Stonehenge & A303
The Stonehenge World Heritage Site is famous throughout the world and is one of the most important prehistoric landscapes in Europe.
Today this landscape is split in two by a major road - the A303 - which acts as a barrier to people enjoying, exploring and understanding the World Heritage Site.
English Heritage wants to see the monument reconnected to its ancient landscape and the negative impact of roads within the World Heritage Site reduced. Great strides to achieve this vision have been made in recent years, including the removal of the old Stonehenge visitor facilities and the A344 road from the landscape.
But there is more to be done.
Tens of thousands of vehicles thunder past Stonehenge on the A303 every day. The heavy traffic and constant noise from the road compromises our enjoyment and understanding of the monument and the road cuts the stones off from much of the surrounding ancient landscape and many prehistoric monuments.
In 2014, the Government announced that it would invest in a fully bored tunnel of at least 2.9km to remove much of the A303 road from the Stonehenge World Heritage Site. English Heritage, Historic England and the National Trust all welcomed the announcement, describing it as a 'momentous decision'.

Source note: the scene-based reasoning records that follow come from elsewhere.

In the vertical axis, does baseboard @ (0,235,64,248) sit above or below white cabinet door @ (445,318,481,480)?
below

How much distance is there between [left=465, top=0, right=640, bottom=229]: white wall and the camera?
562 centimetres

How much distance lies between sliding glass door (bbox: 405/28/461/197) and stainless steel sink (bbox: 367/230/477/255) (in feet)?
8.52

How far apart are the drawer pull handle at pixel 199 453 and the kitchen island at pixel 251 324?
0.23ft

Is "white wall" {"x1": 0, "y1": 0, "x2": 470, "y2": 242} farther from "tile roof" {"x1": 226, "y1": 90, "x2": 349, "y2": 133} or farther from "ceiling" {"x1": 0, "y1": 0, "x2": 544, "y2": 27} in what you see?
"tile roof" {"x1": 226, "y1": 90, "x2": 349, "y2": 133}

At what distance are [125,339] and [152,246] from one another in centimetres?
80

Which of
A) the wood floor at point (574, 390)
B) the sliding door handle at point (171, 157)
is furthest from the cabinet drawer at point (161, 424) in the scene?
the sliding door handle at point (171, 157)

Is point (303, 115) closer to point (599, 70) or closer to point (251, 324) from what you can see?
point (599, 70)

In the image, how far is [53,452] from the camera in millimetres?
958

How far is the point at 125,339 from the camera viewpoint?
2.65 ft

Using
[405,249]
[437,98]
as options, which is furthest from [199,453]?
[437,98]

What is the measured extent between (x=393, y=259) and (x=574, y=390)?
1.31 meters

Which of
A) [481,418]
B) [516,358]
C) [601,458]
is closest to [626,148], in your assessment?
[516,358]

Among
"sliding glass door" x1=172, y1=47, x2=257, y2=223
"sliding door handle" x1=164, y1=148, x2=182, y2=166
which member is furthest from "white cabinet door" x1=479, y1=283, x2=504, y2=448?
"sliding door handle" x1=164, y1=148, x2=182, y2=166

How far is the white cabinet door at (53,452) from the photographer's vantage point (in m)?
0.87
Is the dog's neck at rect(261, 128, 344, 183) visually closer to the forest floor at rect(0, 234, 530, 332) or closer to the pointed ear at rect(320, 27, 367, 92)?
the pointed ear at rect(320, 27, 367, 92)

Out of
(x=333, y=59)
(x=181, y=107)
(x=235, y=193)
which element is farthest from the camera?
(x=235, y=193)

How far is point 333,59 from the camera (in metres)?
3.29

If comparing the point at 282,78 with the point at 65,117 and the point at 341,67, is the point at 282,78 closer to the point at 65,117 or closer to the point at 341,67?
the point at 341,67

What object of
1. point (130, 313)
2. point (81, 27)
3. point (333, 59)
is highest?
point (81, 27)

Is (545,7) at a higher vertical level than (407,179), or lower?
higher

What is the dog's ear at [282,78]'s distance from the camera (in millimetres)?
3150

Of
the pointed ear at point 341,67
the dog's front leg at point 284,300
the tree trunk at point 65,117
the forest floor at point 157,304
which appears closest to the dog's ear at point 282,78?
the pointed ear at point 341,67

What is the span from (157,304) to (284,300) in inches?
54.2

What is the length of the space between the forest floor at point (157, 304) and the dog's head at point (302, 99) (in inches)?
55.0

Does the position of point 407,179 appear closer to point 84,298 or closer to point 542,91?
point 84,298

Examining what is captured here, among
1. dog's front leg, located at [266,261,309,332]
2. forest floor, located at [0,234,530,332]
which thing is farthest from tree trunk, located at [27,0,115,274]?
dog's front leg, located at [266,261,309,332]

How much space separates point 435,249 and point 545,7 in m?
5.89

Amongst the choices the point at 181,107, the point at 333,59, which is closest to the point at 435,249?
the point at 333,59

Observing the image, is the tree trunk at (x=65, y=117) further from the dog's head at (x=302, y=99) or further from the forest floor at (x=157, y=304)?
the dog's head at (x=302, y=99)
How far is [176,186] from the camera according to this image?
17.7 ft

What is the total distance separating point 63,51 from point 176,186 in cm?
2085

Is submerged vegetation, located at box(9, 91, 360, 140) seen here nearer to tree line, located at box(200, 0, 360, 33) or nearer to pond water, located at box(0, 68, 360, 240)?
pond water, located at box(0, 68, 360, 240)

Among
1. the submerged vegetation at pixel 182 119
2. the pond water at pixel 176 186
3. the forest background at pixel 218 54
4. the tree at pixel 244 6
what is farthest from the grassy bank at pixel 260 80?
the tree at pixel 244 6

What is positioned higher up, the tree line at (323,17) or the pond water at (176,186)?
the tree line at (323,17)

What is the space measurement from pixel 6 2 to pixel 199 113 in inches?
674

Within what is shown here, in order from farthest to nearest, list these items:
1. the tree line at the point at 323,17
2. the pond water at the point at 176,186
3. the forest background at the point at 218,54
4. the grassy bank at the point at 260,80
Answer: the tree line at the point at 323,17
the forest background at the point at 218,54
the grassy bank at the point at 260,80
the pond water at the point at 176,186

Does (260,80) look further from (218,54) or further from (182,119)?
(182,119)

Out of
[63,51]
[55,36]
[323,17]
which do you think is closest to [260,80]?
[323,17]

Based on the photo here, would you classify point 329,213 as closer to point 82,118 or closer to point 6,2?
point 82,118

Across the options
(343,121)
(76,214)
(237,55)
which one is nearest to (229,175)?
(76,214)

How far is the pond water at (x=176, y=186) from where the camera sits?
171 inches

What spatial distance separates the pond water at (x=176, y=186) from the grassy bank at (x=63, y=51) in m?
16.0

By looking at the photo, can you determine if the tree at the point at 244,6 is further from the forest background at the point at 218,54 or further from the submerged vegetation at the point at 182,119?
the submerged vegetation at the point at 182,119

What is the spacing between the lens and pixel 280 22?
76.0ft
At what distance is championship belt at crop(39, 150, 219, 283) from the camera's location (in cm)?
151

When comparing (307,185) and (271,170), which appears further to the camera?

Following a process of consultations, planning, design and public examination, funding for a two-mile tunnel was confirmed in the March 2020 Budget and agreement from the Secretary of State for Transport that the tunnel could go ahead was confirmed on 12 November 2020.
English Heritage welcomed this decision as a landmark day for Stonehenge and one which finally makes good on a decades-long aspiration to do justice to the ancient stones and the prehistoric landscape in which they stand.
We will continue to work closely with heritage partners, Highways England and Wiltshire Council to ensure that the final road scheme is the best outcome for this extraordinary place.
Our hope is that removing the sight and sound of the noisy, busy road from the World Heritage Site will open up the Stonehenge landscape and enable people to better explore and enjoy it.
Our priority is to care for and conserve Stonehenge for future generations. As part of this, we would like to see the stone circle returned to its intended landscape setting so that it can be understood and appreciated in context, without the experience being ruined by traffic.